O pulmão artificial que mantém Paulo vivo é hoje muito mais sofisticado e fácil de ser transportado. Tem sua própria bateria interna e não requer cilindros de oxigênio, pois usa aquele que é retirado automaticamente do ar ambiente. Isso permitiu a Paulo realizar um sonho em 2013: ir ao Morumbi assistir a uma partida do São Paulo.

“Nunca imaginei que teria essa oportunidade. Ver um jogo ao vivo é algo totalmente diferente. Escutar milhares de vozes gritando. Quando a torcida comemorou um gol, pensei ´mas que loucura é essa?”, conta Paulo.

Ele assistiu a esta partida, contra o Criciúma, ao lado então presidente são-paulino Carlos Miguel Aidar. Nunca conseguiu, porém, encontrar os ídolos Kaká e Rogério Ceni. Também não assistiu a nenhuma partida da Copa realizada no Brasil. Paulo acredita que ainda há um grande receio, por parte de organizadores de eventos, em garantir sua segurança.

“Eu queria ter ido ao show do Depeche Mode no Allianz Parque ontem. Tentei falar com a organização várias vezes, até que me disseram ‘Paulo, se você morre lá, o que a gente faz?”, ele conta.

Vazio pós-Copa

Paulo revela que é pré-candidato a deputado estadual pelo partido Podemos. Espera que, uma vez eleito, consiga melhorar as condições de vida para pessoas em situações semelhantes a dele.

Além de acompanhar o clube do Morumbi, Paulo gosta muito dos campeonatos europeus e é fã do Barcelona. No dia em que falou com o UOL Esporte, estava esperançoso sobre a possibilidade de o São Paulo finalmente eliminar o Corinthians de uma competição (do Paulista, o que não aconteceu). Ele elogia o trabalho de Tite, mas acha que o técnico ainda não chegou ao nível de Telê Santana.

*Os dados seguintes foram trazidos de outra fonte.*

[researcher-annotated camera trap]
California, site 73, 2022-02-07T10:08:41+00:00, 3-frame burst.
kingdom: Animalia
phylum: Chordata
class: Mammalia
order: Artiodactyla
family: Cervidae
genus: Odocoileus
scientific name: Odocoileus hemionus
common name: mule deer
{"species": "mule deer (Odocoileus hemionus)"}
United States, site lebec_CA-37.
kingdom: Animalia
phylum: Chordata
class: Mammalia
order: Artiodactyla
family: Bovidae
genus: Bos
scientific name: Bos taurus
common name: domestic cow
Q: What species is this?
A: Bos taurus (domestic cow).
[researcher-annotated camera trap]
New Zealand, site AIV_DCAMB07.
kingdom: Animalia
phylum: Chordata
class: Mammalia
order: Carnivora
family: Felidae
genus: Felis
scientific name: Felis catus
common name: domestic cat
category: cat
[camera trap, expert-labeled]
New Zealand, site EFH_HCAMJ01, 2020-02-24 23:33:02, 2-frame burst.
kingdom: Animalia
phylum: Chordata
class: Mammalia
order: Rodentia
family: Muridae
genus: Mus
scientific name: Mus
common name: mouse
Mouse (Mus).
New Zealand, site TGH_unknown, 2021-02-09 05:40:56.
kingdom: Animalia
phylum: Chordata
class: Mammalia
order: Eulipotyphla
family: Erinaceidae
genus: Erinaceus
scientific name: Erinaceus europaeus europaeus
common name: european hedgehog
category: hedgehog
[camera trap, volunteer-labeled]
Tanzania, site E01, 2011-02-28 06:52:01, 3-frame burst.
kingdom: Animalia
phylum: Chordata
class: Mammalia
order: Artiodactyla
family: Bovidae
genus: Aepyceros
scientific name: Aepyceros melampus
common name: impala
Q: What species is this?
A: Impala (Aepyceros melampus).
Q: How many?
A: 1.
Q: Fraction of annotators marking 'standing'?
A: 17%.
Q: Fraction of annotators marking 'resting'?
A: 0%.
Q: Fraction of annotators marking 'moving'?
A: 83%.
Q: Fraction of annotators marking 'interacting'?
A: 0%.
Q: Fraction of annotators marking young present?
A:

Entre os jogadores em atividade, Paulo gostaria de receber a visita de Neymar no hospital. Entre os jogadores do passado, ele optaria pela de Zico.

A sala da UTI onde Paulo mora será mais uma vez decorada com enfeites alusivos à Copa do Mundo. Ele só lamenta que, agora, é mais difícil assistir aos jogos na companhia dos médicos. Regras internas menos flexíveis, e uma carga maior de trabalho impedem, na opinião de Paulo, que pacientes e médicos vivenciem uma Copa como em outros tempos.

De qualquer modo, ele já conhece o sentimento que o invadirá no dia 16 de julho. “É sempre estranho quando acaba uma Copa. Bate aquele vazio.”